◆ Provided records
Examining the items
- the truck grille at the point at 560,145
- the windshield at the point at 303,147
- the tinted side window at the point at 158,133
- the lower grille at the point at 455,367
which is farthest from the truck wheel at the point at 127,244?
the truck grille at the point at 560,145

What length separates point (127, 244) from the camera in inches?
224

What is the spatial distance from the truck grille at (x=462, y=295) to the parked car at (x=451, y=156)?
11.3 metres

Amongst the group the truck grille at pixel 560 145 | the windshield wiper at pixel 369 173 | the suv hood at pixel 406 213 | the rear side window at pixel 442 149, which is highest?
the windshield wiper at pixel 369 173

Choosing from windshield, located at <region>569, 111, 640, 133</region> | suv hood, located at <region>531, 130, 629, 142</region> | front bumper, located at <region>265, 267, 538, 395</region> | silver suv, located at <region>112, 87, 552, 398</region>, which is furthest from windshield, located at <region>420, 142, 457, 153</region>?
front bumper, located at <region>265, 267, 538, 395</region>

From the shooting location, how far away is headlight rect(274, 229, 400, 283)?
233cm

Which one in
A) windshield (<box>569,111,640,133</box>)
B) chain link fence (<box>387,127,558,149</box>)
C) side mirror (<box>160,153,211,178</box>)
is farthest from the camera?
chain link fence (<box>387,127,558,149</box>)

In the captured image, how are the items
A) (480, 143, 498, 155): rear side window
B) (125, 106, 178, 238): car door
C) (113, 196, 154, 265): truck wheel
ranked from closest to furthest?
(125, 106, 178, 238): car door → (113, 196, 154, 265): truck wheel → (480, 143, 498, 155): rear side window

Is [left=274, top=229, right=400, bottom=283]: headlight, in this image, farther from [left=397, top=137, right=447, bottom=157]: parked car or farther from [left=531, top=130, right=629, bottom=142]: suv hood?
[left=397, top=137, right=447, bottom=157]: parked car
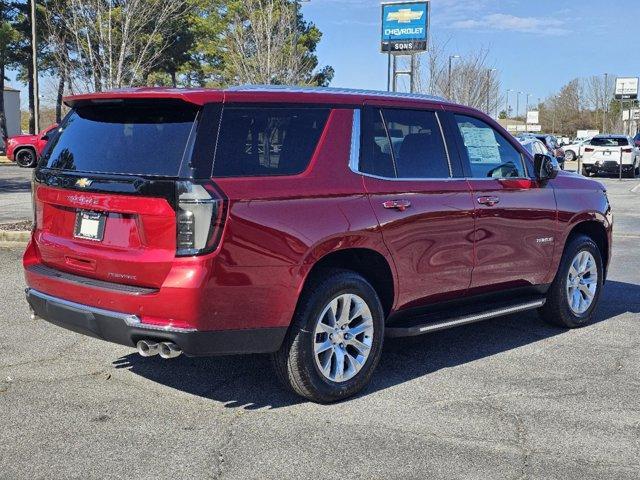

◆ Task directions
Render everything from the line containing "Is [left=274, top=229, right=400, bottom=283]: headlight, in" down to the end of the material as a Markdown table with the columns Row and Line, skipping blank lines. Leave the pictures out.

◆ Written answer
| Row | Line |
|---|---|
| 1 | Is [left=274, top=229, right=400, bottom=283]: headlight, in this image, farther from [left=397, top=137, right=447, bottom=157]: parked car or farther from [left=531, top=130, right=629, bottom=142]: suv hood? |
| 2 | [left=397, top=137, right=447, bottom=157]: parked car |